> _Document extract_:
In US parliamentary procedure, the previous question (also known as "calling for the question", "calling the question", "close debate", "calling for a vote", "vote now", or other similar forms) is generally used as a motion to end debate on a pending proposal and bring it to an immediate vote. The meaning of this specialized motion has nothing to do with any question previously considered by the assembly.

In the United States Senate and Commonwealth parliaments, a motion for "cloture", or "closure", is used instead to end debate. In those bodies, the "previous question" has a different use and is rarely used or not used at all.

History 
The "previous question" was initially used in the English Parliament in 1604. At that time, use of this motion was intended not to end debate, but to suppress the main question for the rest of the session (similar to an objection to the consideration of a question). It could be debated and when put to a vote, an affirmative vote on the previous question would put the main motion to a immediate vote, while a negative vote on the previous question would end consideration of the main motion altogether for the day. Although rarely used, this same form of the motion still exists in Parliament.

The United States Congress gradually changed the previous question to a different motion for its own purposes. Initially, its use in Congress was similar to that in parliament. Then in 1805, Congress made it undebatable. Throughout the 19th century, Congress made additional changes to this motion. By the end of the 19th century in the United States, it had become a motion to close debate and to proceed to voting on the main question.

Explanation and use 
To end debate, a motion for the previous question could be adopted. It is often proposed by a member saying, "I call [for] the question", although the formal wording is, "I move the previous question." The motion for the "previous question" has nothing to do with the last question previously considered by the assembly.

Another use of this motion could be to stop the moving of amendments on any amendable motion. It also prevents the making of other subsidiary motions like commit or postpone.

Robert's Rules of Order Newly Revised (RONR)

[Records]
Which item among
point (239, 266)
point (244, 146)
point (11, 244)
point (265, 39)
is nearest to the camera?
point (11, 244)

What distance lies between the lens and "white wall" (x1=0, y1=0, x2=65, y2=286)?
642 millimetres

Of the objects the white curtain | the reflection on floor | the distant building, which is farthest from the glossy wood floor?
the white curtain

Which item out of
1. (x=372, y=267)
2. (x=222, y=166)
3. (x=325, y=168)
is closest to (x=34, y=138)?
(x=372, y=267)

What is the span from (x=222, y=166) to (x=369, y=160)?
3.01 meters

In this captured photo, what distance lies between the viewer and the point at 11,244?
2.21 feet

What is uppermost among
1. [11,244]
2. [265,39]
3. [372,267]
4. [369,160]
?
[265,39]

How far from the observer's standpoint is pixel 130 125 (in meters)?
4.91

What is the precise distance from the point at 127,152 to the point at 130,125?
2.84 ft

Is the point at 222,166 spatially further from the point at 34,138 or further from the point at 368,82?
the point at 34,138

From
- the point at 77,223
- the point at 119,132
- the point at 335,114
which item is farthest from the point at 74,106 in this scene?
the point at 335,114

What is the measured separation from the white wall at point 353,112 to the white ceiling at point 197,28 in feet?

> _Challenges_:
1. Render this sentence from the passage on the previous question into Spanish: "The 'previous question' was initially used in the English Parliament in 1604."
2. Write out the stretch of the passage on the previous question from "Explanation and use" through "last question previously considered by the assembly.", swapping "assembly" for "chamber".
3. Summarize the passage on the previous question in two sentences.

> _Correct answers_:
1. La «cuestión previa» se utilizó por primera vez en el Parlamento inglés en 1604.

2.
Explanation and use 
To end debate, a motion for the previous question could be adopted. It is often proposed by a member saying, "I call [for] the question", although the formal wording is, "I move the previous question." The motion for the "previous question" has nothing to do with the last question previously considered by the chamber.

3. In US parliamentary procedure, the previous question is a motion to end debate on a pending proposal and bring it to an immediate vote, while the US Senate and Commonwealth parliaments use cloture or closure instead. First used in the English Parliament in 1604 to suppress the main question, it was gradually changed by the US Congress into a motion to close debate and proceed to voting on the main question.